Nevertheless, some limitations of this study should be considered. Our investigation utilized a single strain of AKK (ATCC BAA-835), and the observed benefits may not be entirely generalizable, as the functional properties of probiotics can be highly strain-specific. Future comparative studies using multiple strains would be valuable. Additionally, the acute LPS challenge model, while effective for inducing an inflammatory response, represents a simplified simulation of the complex, multifactorial gut health challenges found in commercial poultry production. Therefore, the protective effects of AKK warrant further validation in more diverse and commercially relevant stress or disease models. These limitations provide a clear direction for future research to build upon our foundational findings.
Conclusions
In this study, we investigated the effects of different preparations of AKK on LPS-induced intestinal stress in broilers through gut microbiome and jejunal transcriptome analysis. All three groups stabilized gut microbiota in broilers under LPS challenge, especially the AKK with its culture medium group. Oral administration of live AKK with its culture medium effectively alleviated LPS-induced jejunal stress by enhancing antiviral defense pathways, whereas live AKK without culture medium exhibited weaker anti-inflammatory effects. In contrast, heat-inactivated AKK without medium failed to mitigate jejunal stress, underscoring the importance of bacterial viability and culture medium components for therapeutic efficacy.
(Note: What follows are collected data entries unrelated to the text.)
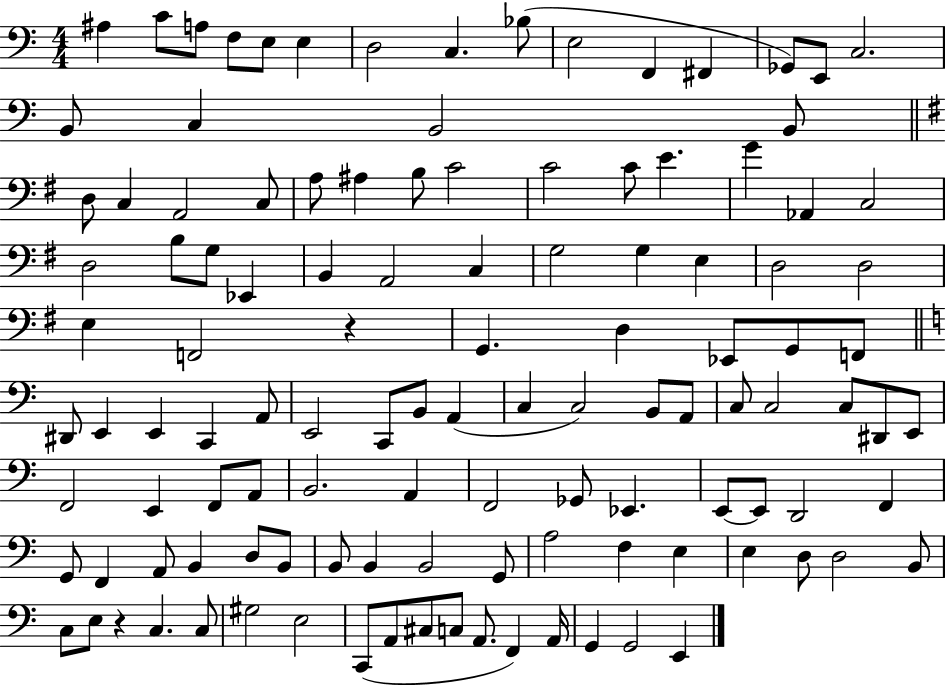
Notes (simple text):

A#3/q C4/e A3/e F3/e E3/e E3/q D3/h C3/q. Bb3/e E3/h F2/q F#2/q Gb2/e E2/e C3/h. B2/e C3/q B2/h B2/e D3/e C3/q A2/h C3/e A3/e A#3/q B3/e C4/h C4/h C4/e E4/q. G4/q Ab2/q C3/h D3/h B3/e G3/e Eb2/q B2/q A2/h C3/q G3/h G3/q E3/q D3/h D3/h E3/q F2/h R/q G2/q. D3/q Eb2/e G2/e F2/e D#2/e E2/q E2/q C2/q A2/e E2/h C2/e B2/e A2/q C3/q C3/h B2/e A2/e C3/e C3/h C3/e D#2/e E2/e F2/h E2/q F2/e A2/e B2/h. A2/q F2/h Gb2/e Eb2/q. E2/e E2/e D2/h F2/q G2/e F2/q A2/e B2/q D3/e B2/e B2/e B2/q B2/h G2/e A3/h F3/q E3/q E3/q D3/e D3/h B2/e C3/e E3/e R/q C3/q. C3/e G#3/h E3/h C2/e A2/e C#3/e C3/e A2/e. F2/q A2/s G2/q G2/h E2/q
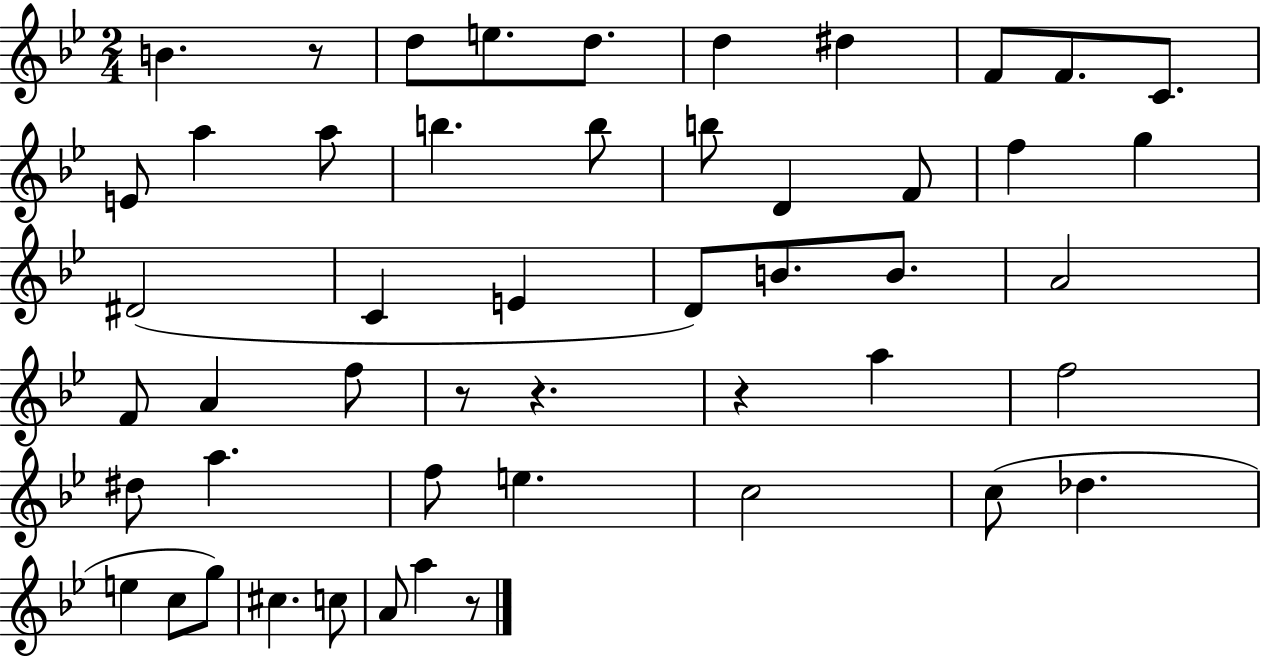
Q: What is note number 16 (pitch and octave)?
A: D4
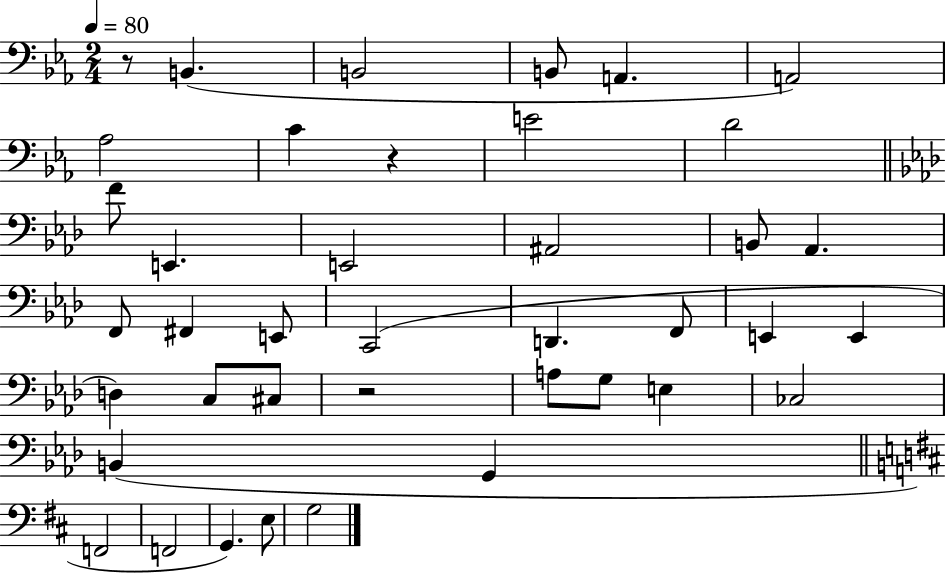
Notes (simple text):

R/e B2/q. B2/h B2/e A2/q. A2/h Ab3/h C4/q R/q E4/h D4/h F4/e E2/q. E2/h A#2/h B2/e Ab2/q. F2/e F#2/q E2/e C2/h D2/q. F2/e E2/q E2/q D3/q C3/e C#3/e R/h A3/e G3/e E3/q CES3/h B2/q G2/q F2/h F2/h G2/q. E3/e G3/h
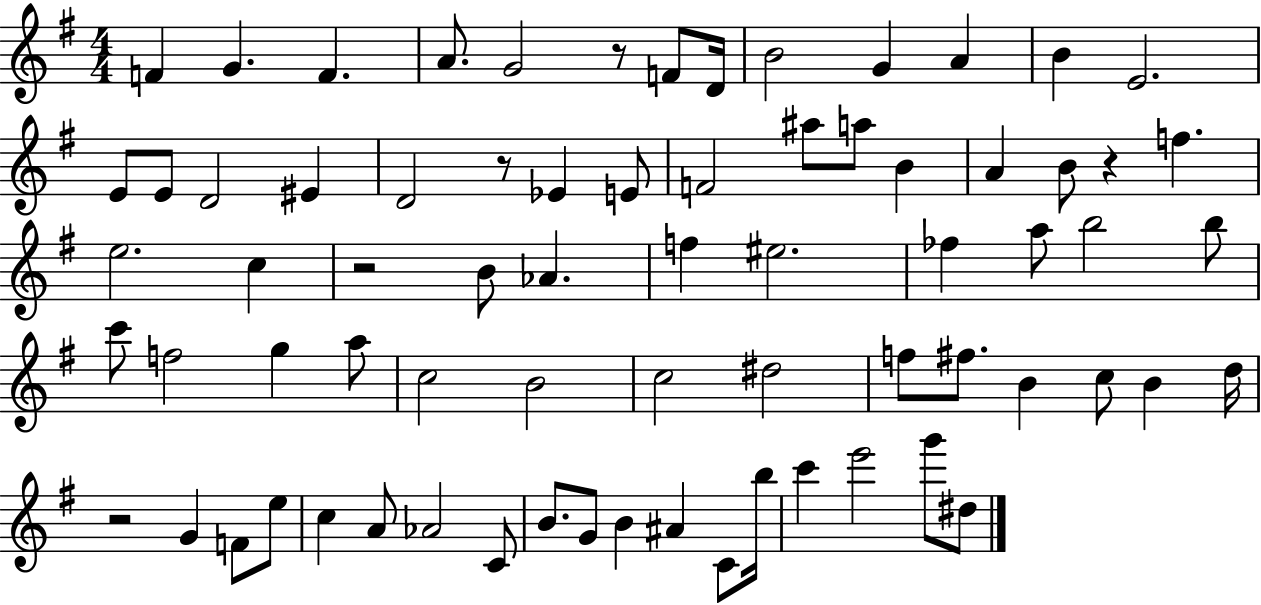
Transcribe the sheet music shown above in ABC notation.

X:1
T:Untitled
M:4/4
L:1/4
K:G
F G F A/2 G2 z/2 F/2 D/4 B2 G A B E2 E/2 E/2 D2 ^E D2 z/2 _E E/2 F2 ^a/2 a/2 B A B/2 z f e2 c z2 B/2 _A f ^e2 _f a/2 b2 b/2 c'/2 f2 g a/2 c2 B2 c2 ^d2 f/2 ^f/2 B c/2 B d/4 z2 G F/2 e/2 c A/2 _A2 C/2 B/2 G/2 B ^A C/2 b/4 c' e'2 g'/2 ^d/2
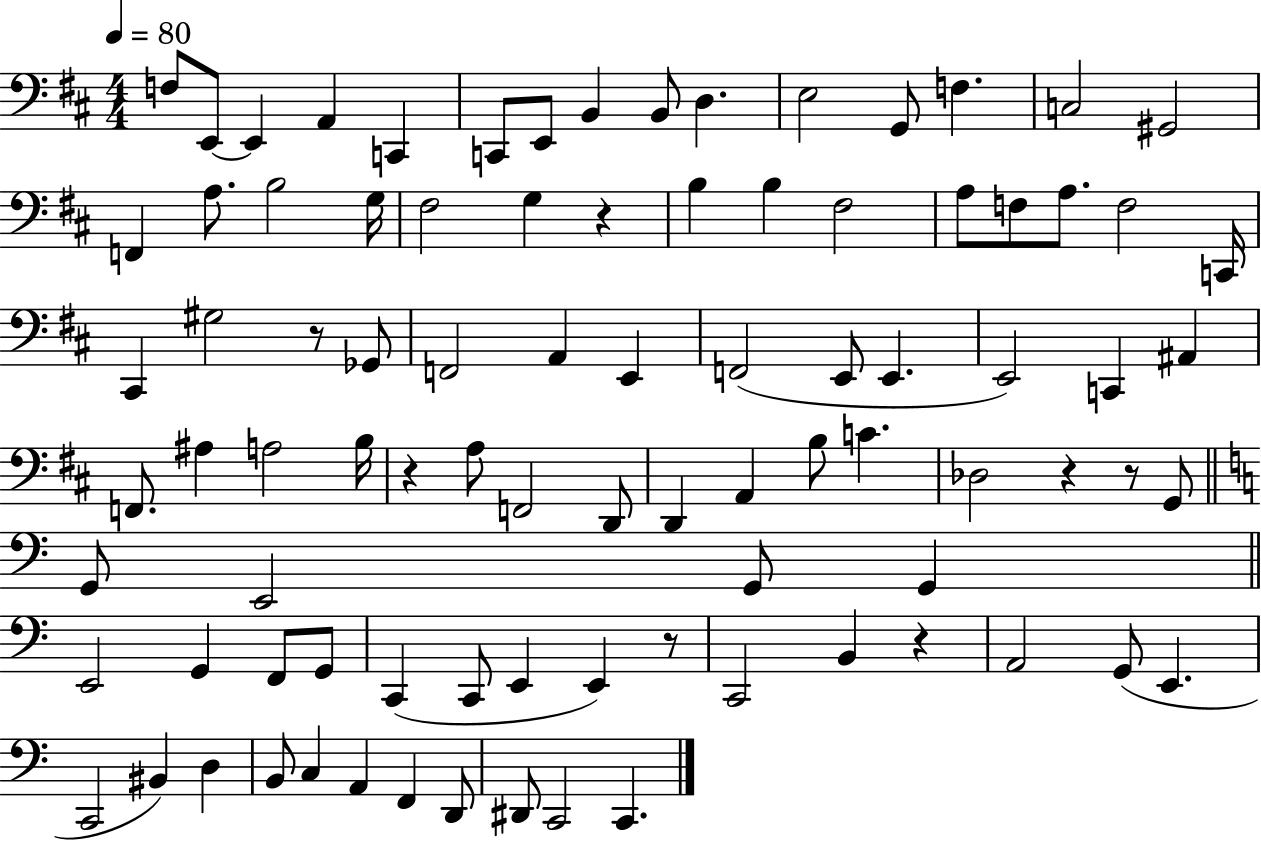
X:1
T:Untitled
M:4/4
L:1/4
K:D
F,/2 E,,/2 E,, A,, C,, C,,/2 E,,/2 B,, B,,/2 D, E,2 G,,/2 F, C,2 ^G,,2 F,, A,/2 B,2 G,/4 ^F,2 G, z B, B, ^F,2 A,/2 F,/2 A,/2 F,2 C,,/4 ^C,, ^G,2 z/2 _G,,/2 F,,2 A,, E,, F,,2 E,,/2 E,, E,,2 C,, ^A,, F,,/2 ^A, A,2 B,/4 z A,/2 F,,2 D,,/2 D,, A,, B,/2 C _D,2 z z/2 G,,/2 G,,/2 E,,2 G,,/2 G,, E,,2 G,, F,,/2 G,,/2 C,, C,,/2 E,, E,, z/2 C,,2 B,, z A,,2 G,,/2 E,, C,,2 ^B,, D, B,,/2 C, A,, F,, D,,/2 ^D,,/2 C,,2 C,,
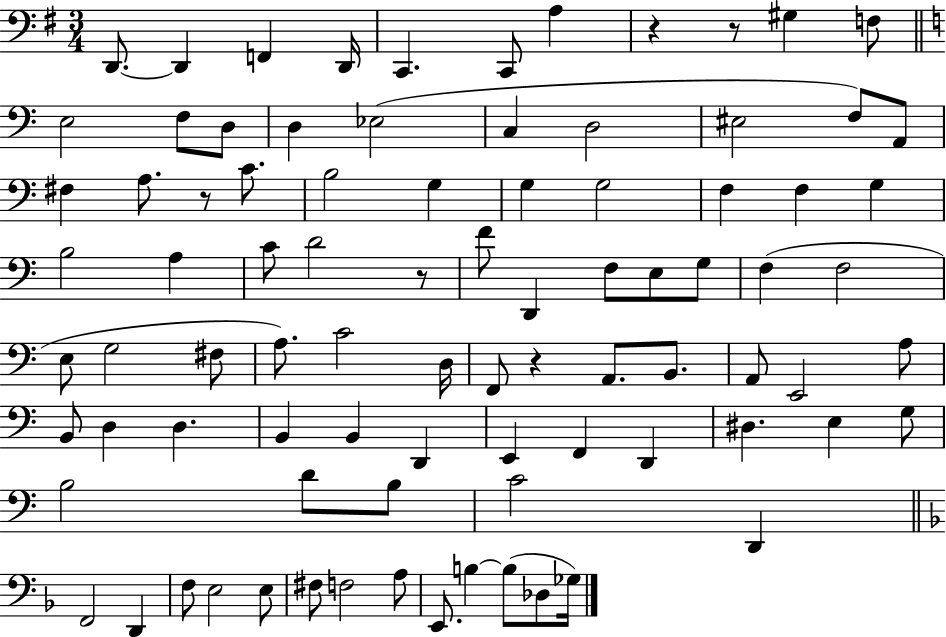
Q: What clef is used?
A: bass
Data Availability Statement
The data that support the findings of this study (Reference No. PRJNA1194789, PRJNA1202580) can be found at http://www.ncbi.nlm.nih.gov/bioproject/1194789, http://www.ncbi.nlm.nih.gov/bioproject/1202580.
Author Contributions
R.Z. drafted the manuscript. J.T., Y.J. and L.O. conducted the study and collected samples. C.L. and Z.Z. analyzed the samples and performed data analysis. X.F. reviewed and revised the manuscript. All authors read and approved the final manuscript.
Competing Financial Interests
The authors declare no competing financial interests.
Ethical Standards
This experimental protocol was approved by the Ethical Committee and conducted under the supervision of the Institutional Animal Care and Use Committee of Foshan University (#FOSU202421002, Foshan, China).